* **Spatial relation data**
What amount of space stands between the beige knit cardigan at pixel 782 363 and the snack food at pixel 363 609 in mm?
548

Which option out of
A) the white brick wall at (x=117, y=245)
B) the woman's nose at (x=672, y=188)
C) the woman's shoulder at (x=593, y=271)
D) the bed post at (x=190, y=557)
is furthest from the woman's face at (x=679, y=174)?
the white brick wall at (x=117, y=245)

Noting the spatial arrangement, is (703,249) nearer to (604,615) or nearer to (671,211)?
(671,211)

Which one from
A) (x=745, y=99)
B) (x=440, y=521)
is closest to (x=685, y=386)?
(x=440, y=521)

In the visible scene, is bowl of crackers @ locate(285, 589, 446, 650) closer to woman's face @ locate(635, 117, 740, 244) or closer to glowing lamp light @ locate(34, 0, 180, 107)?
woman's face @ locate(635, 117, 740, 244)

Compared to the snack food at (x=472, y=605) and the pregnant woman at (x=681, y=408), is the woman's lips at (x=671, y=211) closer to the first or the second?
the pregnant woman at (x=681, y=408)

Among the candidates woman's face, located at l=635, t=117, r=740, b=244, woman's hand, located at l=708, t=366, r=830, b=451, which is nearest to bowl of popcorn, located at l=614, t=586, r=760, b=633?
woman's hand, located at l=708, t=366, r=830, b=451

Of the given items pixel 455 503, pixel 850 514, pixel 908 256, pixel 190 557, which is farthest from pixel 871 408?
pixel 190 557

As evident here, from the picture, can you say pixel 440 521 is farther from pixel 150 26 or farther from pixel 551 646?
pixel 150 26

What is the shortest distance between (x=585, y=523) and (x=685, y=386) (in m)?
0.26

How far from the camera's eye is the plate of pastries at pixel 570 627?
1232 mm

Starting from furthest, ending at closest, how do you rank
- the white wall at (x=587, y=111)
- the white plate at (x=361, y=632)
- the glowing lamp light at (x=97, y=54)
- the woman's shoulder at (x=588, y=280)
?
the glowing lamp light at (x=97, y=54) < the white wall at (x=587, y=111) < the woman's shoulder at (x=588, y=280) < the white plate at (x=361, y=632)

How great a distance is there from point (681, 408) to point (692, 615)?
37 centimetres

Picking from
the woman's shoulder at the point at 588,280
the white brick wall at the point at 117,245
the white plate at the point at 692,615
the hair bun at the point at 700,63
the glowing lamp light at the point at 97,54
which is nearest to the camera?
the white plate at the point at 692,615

* **Set task**
Reproduce the data in full, exactly as presented.

* **Answer for the task**
What amount of space stands between the beige knit cardigan at pixel 782 363 and the snack food at pixel 363 609 in mm?
548

Which option out of
A) the white brick wall at (x=117, y=245)
B) the woman's nose at (x=672, y=188)
C) the woman's shoulder at (x=593, y=271)
D) the bed post at (x=190, y=557)
is furthest from the woman's face at (x=679, y=174)?
the white brick wall at (x=117, y=245)

Noting the spatial arrangement, is (703,249) nearer to (604,615) or nearer to (671,211)?
(671,211)

Which one from
A) (x=745, y=99)
B) (x=440, y=521)
is closest to (x=685, y=386)?
(x=440, y=521)

In the visible scene, is bowl of crackers @ locate(285, 589, 446, 650) closer to woman's face @ locate(635, 117, 740, 244) or closer to glowing lamp light @ locate(34, 0, 180, 107)?
woman's face @ locate(635, 117, 740, 244)

Compared to the snack food at (x=472, y=605) and the pregnant woman at (x=681, y=408), is the woman's lips at (x=671, y=211) closer to the first or the second?
the pregnant woman at (x=681, y=408)

Among the candidates woman's face, located at l=635, t=117, r=740, b=244, woman's hand, located at l=708, t=366, r=830, b=451, which is nearest to bowl of popcorn, located at l=614, t=586, r=760, b=633?
woman's hand, located at l=708, t=366, r=830, b=451

Of the given items pixel 455 503, pixel 850 514, pixel 908 256, pixel 190 557, which is farthest from pixel 871 408?
pixel 190 557

As evident here, from the picture, can you say pixel 440 521 is farther from pixel 150 26 or farther from pixel 551 646?
pixel 150 26

What is the shortest distance between (x=585, y=523) and (x=685, y=386) (in m)?
0.26

How far from the camera's eye is the plate of pastries at pixel 570 627?
1232 mm

Starting from furthest, ending at closest, how do you rank
- the white wall at (x=587, y=111)
- the white plate at (x=361, y=632)
- the glowing lamp light at (x=97, y=54)
- the woman's shoulder at (x=588, y=280)
?
the glowing lamp light at (x=97, y=54) < the white wall at (x=587, y=111) < the woman's shoulder at (x=588, y=280) < the white plate at (x=361, y=632)

How great a distance is there from point (681, 408) to point (692, 615)?
37 centimetres

Picking from
the woman's shoulder at the point at 588,280
the white brick wall at the point at 117,245
the white plate at the point at 692,615
the hair bun at the point at 700,63
the glowing lamp light at the point at 97,54
which is nearest to the camera?
the white plate at the point at 692,615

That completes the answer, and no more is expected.